◆ Document extract
++++++++

# [C++] Need help optimizing performace of a small function

## Recommended Posts

Roots    1625
Hello. I have a relatively simple problem that I wrote a function to solve but I'm running into performance issues when the input size to this function gets exceptionally high. Basically, I'm trying to find the number of ways that I can build a wall of height "n" using a number of different arrangements of lines of blocks. Not all lines are allowed to be placed on top of one another. Each "BlockLine" object has a vector container called "compatible_lines" that contain the indeces of all lines that this line is compatible with.

So for example if line 0 was compatible with lines 1 and 2, line 1 was compatible with 0 and 3, line 2 was compatible with 0, and line 3 was compatible with line 1, then the number of ways I can build a wall of height "3" would be:

0-1-0
0-2-0
0-1-3
1-0-1
1-3-1
1-0-2
2-0-2
2-0-1
3-1-3
3-1-0

For a total of 10 ways. Make sense?

++++++++

◆ Problem 1
In the forum post about counting wall arrangements, what is the vector container in each "BlockLine" object called?
◆ Problem 2
Check each statement against the forum post about counting wall arrangements and mark it yes or no, quoting the words that decide it.
(a) Every line may be placed on top of any other line.
(b) In the example, a wall of height 3 can be built in 10 ways.
(c) In the example, line 2 is compatible with line 3.
◆ Problem 3
Repeat word for word the stretch of the forum post about counting wall arrangements from "Roots    1625" through "is compatible with.".

◆ Available data
++++++++

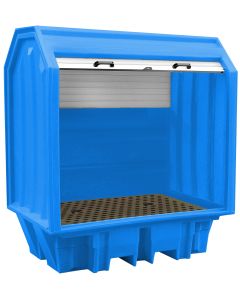 Hard Covered Drum Storage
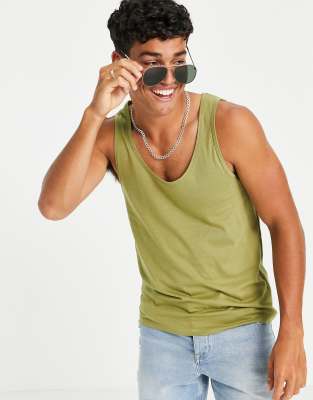 asos men tank top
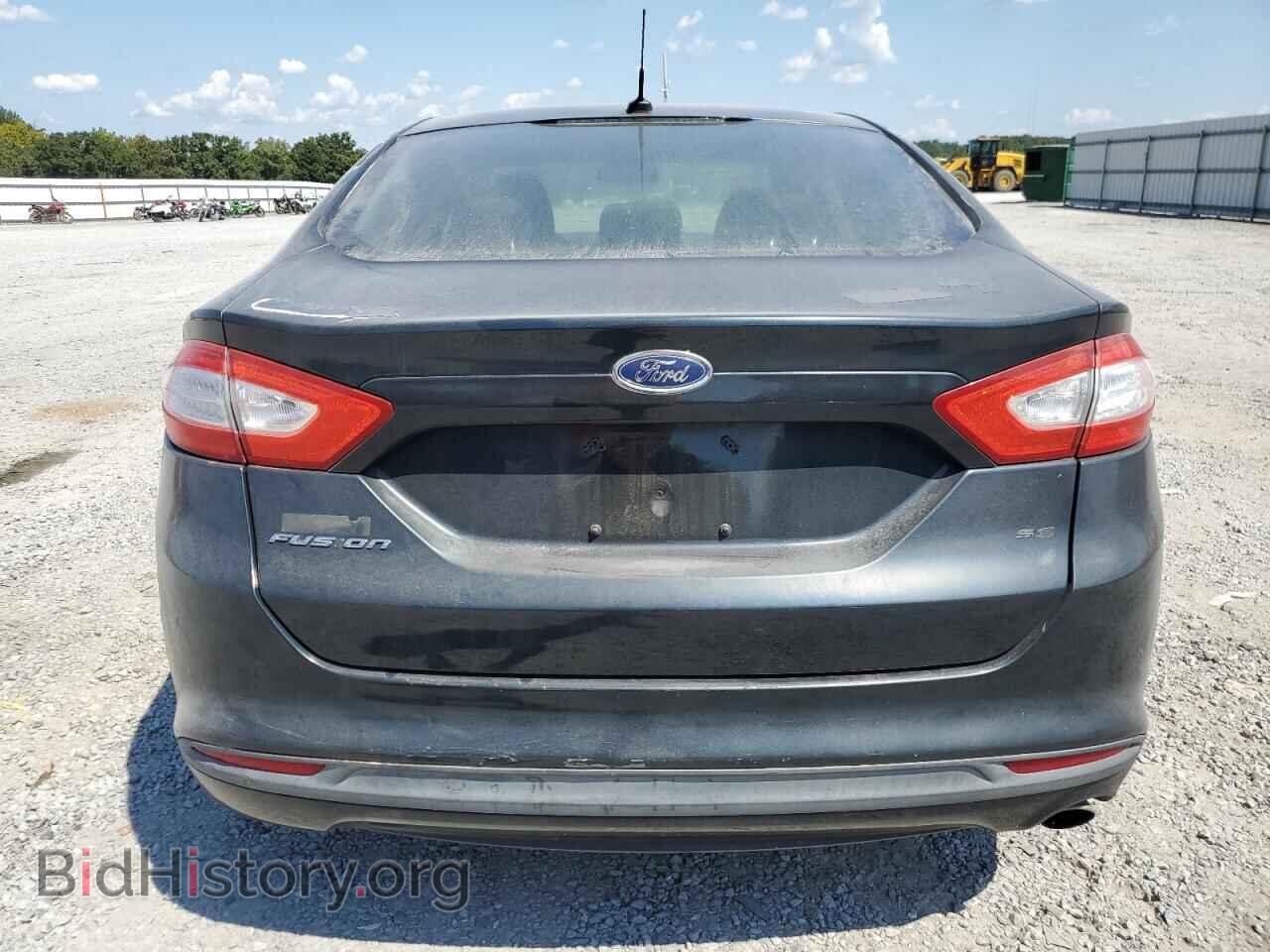 2014 FORD FUSION - VIN: 3FA6P0H75ER123345 - Фото 6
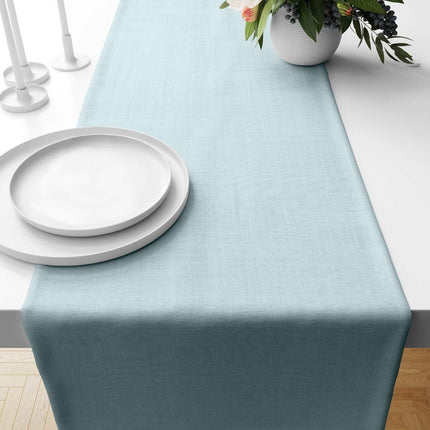 Table Runner Belum Liso Blue 45 x 140 cm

++++++++

◆ Result 1
It is called "compatible_lines".

◆ Result 2
(a) No: "Not all lines are allowed to be placed on top of one another."
(b) Yes: "For a total of 10 ways."
(c) No: "line 2 was compatible with 0"

◆ Result 3
Roots    1625
Hello. I have a relatively simple problem that I wrote a function to solve but I'm running into performance issues when the input size to this function gets exceptionally high. Basically, I'm trying to find the number of ways that I can build a wall of height "n" using a number of different arrangements of lines of blocks. Not all lines are allowed to be placed on top of one another. Each "BlockLine" object has a vector container called "compatible_lines" that contain the indeces of all lines that this line is compatible with.